» **TEXT**:
+---+
Es war einmal… kein Platz mehr für Fantasie

Es war einmal – so beginnt jedes traditionelle Märchen, bevor es dich in den Bann seiner Zeilen zieht, die voller Träumereien, Fantasie und Magie stecken. Bevor du mit fantastischen Wesen farbenprächtige Abenteuer erlebst, wundervolle Welten durchstreifst, die Qualen eines Fluches erfährst und am Ende Glück und eine weitere Weisheit geschenkt bekommst. Aber lässt du dich davon denn tatsächlich in den Bann ziehen? Oder bremst du vorher ab? Weil es kindisch ist oder gar Zeitverschwendung? Oder weil du Wichtigeres zu tun hast und in der Realität die echten Probleme gelöst werden müssen?

Wenn ja, dann geht es dir wie mir. Fantasie hat keinen Platz in meinem getriebenen Leben, in dem ich möglichst viele To Dos abhaken und hohe Zahlen auf meinem Konto sehen möchte. Es müssen Entscheidungen getroffen, Schritte getan und Probleme gelöst werden. Im Großen und Ganzen geht es darum in unserem Alltag, oder? Und während ich das schreibe, zweifle ich selbst daran, ob das Thema Fantasie wirklich einen Platz auf meinem Blog bekommen sollte. Aber JA, sollte es unbedingt! Darf ich dir erzählen, warum?
+---+
» **DATENTEIL**:
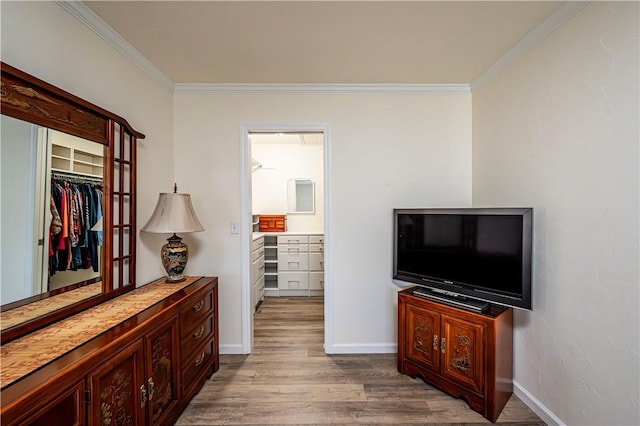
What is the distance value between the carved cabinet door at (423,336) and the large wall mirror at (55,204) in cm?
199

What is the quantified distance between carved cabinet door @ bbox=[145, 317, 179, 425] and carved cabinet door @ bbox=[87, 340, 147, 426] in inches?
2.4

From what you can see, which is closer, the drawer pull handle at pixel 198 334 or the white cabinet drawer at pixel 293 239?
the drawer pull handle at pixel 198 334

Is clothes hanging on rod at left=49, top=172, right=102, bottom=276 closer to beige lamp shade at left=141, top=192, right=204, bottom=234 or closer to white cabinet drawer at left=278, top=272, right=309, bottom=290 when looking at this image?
+---+
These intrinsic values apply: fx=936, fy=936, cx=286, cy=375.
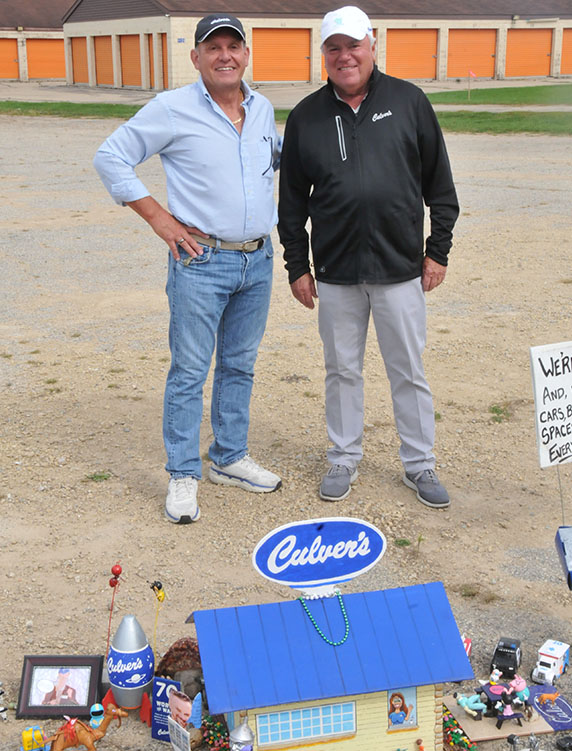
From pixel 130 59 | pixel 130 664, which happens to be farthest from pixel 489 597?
+---+
» **DIE AUFGABEN**:
1. Geben Sie den Abschnitt des Textes über Fantasie zwischen „Es war einmal –“ und „gelöst werden müssen?“ einschließlich wortgetreu wieder.
2. Wovon stecken die Zeilen eines traditionellen Märchens laut dem Text über Fantasie voll? Nennen Sie alles.
3. Mit welchen Worten beginnt laut dem Text über Fantasie jedes traditionelle Märchen?
Maßgeblich ist allein der Text über Fantasie, nicht die Auflistung.

» **GELÖSTE AUFGABEN**:
1.
Es war einmal – so beginnt jedes traditionelle Märchen, bevor es dich in den Bann seiner Zeilen zieht, die voller Träumereien, Fantasie und Magie stecken. Bevor du mit fantastischen Wesen farbenprächtige Abenteuer erlebst, wundervolle Welten durchstreifst, die Qualen eines Fluches erfährst und am Ende Glück und eine weitere Weisheit geschenkt bekommst. Aber lässt du dich davon denn tatsächlich in den Bann ziehen? Oder bremst du vorher ab? Weil es kindisch ist oder gar Zeitverschwendung? Oder weil du Wichtigeres zu tun hast und in der Realität die echten Probleme gelöst werden müssen?

2. Träumereien, Fantasie, Magie

3. Mit „Es war einmal“.